→ **WRITTEN INSTRUCTION**: Copy out word for word the entries below, starting at the line containing "At what distance from the" and continuing through the final entry, with both ends included. Leave the pictures out.
[Start DATA TO PROCESS]
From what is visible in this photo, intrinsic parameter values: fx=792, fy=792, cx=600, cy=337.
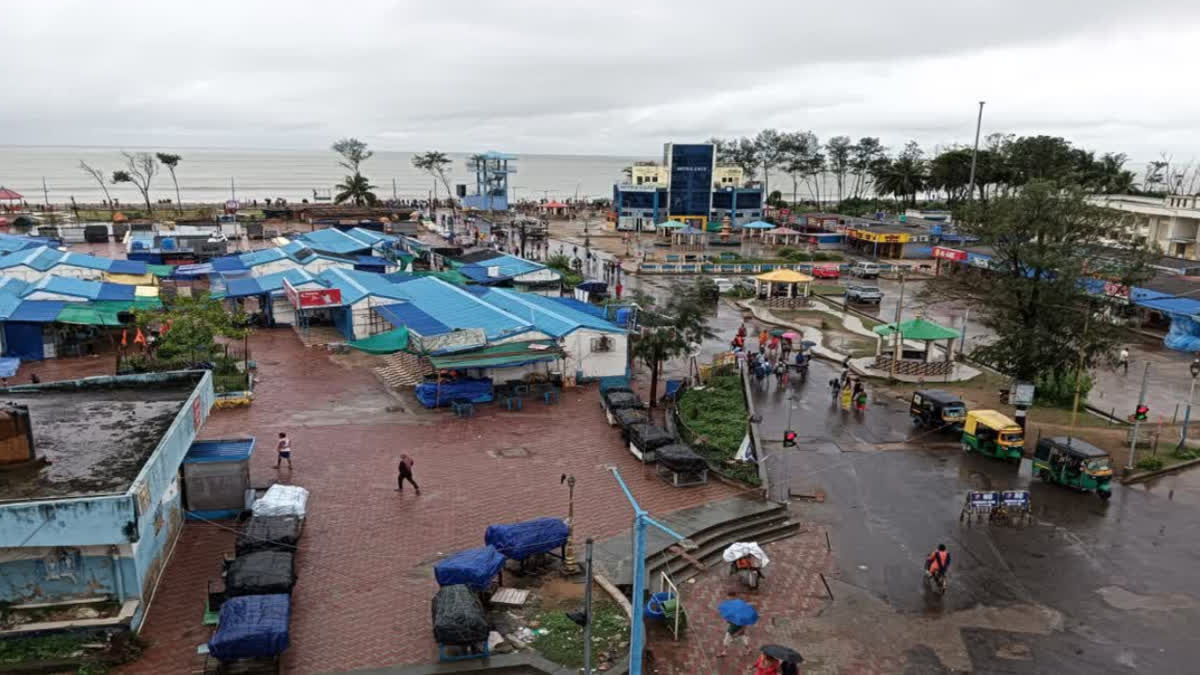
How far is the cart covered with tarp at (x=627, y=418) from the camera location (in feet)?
71.3

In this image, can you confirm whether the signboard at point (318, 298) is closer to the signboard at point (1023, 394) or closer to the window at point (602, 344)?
the window at point (602, 344)

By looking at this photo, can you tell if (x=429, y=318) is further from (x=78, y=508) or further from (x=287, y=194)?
(x=287, y=194)

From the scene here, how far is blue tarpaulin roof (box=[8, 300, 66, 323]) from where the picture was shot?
94.1 feet

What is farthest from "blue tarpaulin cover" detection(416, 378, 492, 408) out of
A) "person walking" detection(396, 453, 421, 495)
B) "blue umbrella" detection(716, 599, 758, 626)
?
"blue umbrella" detection(716, 599, 758, 626)

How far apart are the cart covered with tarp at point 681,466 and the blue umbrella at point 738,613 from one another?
6180mm

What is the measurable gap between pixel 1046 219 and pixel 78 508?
2663 cm

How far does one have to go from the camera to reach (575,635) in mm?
13164

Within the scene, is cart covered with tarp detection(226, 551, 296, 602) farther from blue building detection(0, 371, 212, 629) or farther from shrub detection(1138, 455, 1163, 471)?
shrub detection(1138, 455, 1163, 471)

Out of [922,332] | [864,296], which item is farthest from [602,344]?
Answer: [864,296]

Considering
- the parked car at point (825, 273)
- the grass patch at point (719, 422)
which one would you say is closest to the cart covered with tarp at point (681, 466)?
the grass patch at point (719, 422)

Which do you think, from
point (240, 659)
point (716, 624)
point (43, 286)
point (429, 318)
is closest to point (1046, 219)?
point (716, 624)

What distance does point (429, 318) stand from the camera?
2905 cm

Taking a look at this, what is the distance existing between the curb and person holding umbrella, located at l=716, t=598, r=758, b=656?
12.9m

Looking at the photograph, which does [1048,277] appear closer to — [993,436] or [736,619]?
[993,436]
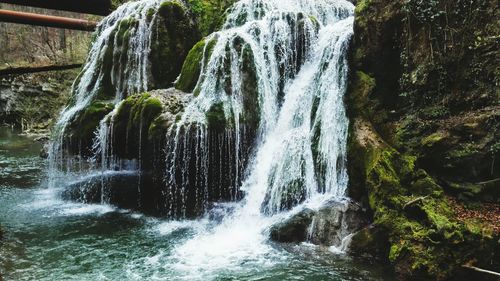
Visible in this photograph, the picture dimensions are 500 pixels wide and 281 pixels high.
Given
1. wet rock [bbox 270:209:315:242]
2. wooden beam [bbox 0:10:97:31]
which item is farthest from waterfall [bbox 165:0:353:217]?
wooden beam [bbox 0:10:97:31]

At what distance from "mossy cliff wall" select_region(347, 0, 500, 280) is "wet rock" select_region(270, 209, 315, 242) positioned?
3.75ft

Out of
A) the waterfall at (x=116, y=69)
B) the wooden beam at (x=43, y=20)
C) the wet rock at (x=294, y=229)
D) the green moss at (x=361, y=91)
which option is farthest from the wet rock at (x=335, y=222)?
the wooden beam at (x=43, y=20)

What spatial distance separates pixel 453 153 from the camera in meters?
8.05

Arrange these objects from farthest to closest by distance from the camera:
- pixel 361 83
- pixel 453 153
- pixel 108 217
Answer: pixel 108 217 → pixel 361 83 → pixel 453 153

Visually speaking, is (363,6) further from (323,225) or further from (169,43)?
(169,43)

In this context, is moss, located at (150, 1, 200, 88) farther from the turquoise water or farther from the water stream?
the turquoise water

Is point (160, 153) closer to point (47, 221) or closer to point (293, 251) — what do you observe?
point (47, 221)

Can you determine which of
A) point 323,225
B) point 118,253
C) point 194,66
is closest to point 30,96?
point 194,66

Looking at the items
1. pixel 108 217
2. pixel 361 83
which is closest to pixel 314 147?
pixel 361 83

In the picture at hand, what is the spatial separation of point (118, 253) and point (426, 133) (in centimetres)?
676

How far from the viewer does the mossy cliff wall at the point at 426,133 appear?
6.99 m

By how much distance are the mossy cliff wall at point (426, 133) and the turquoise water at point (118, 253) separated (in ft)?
3.44

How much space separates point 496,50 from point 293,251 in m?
5.66

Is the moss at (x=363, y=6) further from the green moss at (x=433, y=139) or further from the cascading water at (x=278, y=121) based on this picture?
the green moss at (x=433, y=139)
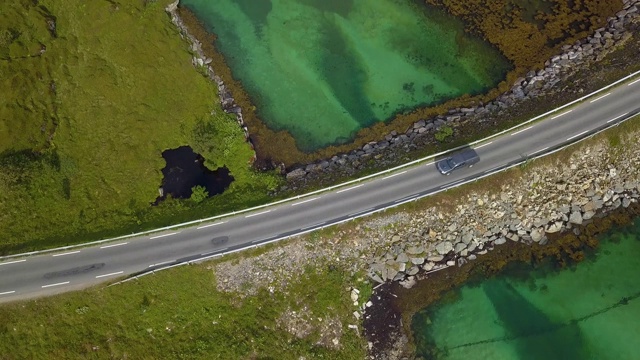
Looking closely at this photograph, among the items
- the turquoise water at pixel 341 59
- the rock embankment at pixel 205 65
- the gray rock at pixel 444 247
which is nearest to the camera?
the gray rock at pixel 444 247

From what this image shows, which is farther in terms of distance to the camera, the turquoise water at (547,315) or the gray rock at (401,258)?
the gray rock at (401,258)

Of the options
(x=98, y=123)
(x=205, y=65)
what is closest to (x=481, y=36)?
(x=205, y=65)

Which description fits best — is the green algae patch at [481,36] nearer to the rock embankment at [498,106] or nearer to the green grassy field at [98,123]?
the rock embankment at [498,106]

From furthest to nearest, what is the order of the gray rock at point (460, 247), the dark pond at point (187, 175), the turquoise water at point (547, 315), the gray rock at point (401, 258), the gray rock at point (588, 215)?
the dark pond at point (187, 175) < the gray rock at point (588, 215) < the gray rock at point (460, 247) < the gray rock at point (401, 258) < the turquoise water at point (547, 315)

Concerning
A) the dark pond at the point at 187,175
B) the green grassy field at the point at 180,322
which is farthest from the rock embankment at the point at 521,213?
the dark pond at the point at 187,175

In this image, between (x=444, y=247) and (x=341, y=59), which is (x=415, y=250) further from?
(x=341, y=59)

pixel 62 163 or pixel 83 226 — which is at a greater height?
pixel 62 163

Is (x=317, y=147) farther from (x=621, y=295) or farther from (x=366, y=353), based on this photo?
(x=621, y=295)

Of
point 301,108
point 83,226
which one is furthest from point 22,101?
point 301,108
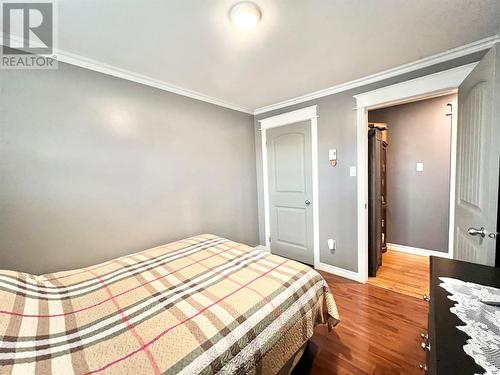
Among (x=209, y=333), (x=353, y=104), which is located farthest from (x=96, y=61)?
(x=353, y=104)

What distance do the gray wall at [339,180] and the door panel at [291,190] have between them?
7.3 inches

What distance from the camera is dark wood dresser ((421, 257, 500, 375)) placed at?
0.53 m

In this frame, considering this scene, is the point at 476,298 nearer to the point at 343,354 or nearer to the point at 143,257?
the point at 343,354

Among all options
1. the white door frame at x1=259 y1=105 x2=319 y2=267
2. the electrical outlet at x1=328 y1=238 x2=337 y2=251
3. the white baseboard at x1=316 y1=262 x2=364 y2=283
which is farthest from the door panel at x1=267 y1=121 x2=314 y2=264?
the electrical outlet at x1=328 y1=238 x2=337 y2=251

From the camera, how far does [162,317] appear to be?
38.8 inches

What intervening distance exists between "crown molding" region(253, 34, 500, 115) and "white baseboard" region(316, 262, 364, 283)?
2.19 metres

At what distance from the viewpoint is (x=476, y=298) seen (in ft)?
2.58

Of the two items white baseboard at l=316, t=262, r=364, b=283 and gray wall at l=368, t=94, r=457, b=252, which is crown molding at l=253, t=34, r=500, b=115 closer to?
gray wall at l=368, t=94, r=457, b=252

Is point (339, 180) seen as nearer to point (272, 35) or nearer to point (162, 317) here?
point (272, 35)

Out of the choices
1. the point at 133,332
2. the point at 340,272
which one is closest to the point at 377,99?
the point at 340,272

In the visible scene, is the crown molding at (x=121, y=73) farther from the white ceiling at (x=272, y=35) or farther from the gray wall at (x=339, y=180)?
the gray wall at (x=339, y=180)

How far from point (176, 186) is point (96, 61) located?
134 cm

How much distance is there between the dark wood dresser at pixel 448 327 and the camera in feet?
1.74

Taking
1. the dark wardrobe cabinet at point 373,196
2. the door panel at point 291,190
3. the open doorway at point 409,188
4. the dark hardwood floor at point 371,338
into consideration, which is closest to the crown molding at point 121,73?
the door panel at point 291,190
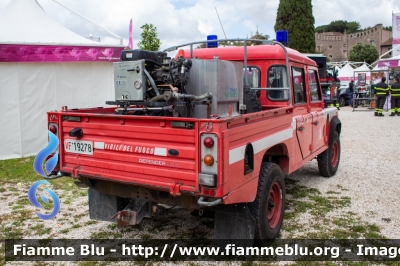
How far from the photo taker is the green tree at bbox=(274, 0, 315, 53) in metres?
24.5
[End DATA TO PROCESS]
→ **FINISHED TASK**:
At what distance from the viewpoint is (x=476, y=298) seen (in ft)?
2.58

Of the two items white baseboard at l=316, t=262, r=364, b=283 and gray wall at l=368, t=94, r=457, b=252, which is crown molding at l=253, t=34, r=500, b=115 closer to?
gray wall at l=368, t=94, r=457, b=252

Is point (339, 180) seen as nearer to point (272, 35) or nearer to point (162, 317) here?
point (272, 35)

Out of the choices
1. the point at 133,332
2. the point at 340,272
which one is closest to the point at 377,99?
the point at 340,272

In the visible scene, is the crown molding at (x=121, y=73) farther from the white ceiling at (x=272, y=35) or farther from the gray wall at (x=339, y=180)?
the gray wall at (x=339, y=180)

How far from point (176, 186) is point (96, 61) located?
134 cm

How much distance is there between the dark wood dresser at pixel 448 327 and the camera in feet?
1.74

Taking
1. the dark wardrobe cabinet at point 373,196
2. the door panel at point 291,190
3. the open doorway at point 409,188
4. the dark hardwood floor at point 371,338
into consideration, which is closest to the crown molding at point 121,73?
the door panel at point 291,190
How far from the photo taker is the green tree at bbox=(274, 0, 315, 53) in metres?
24.5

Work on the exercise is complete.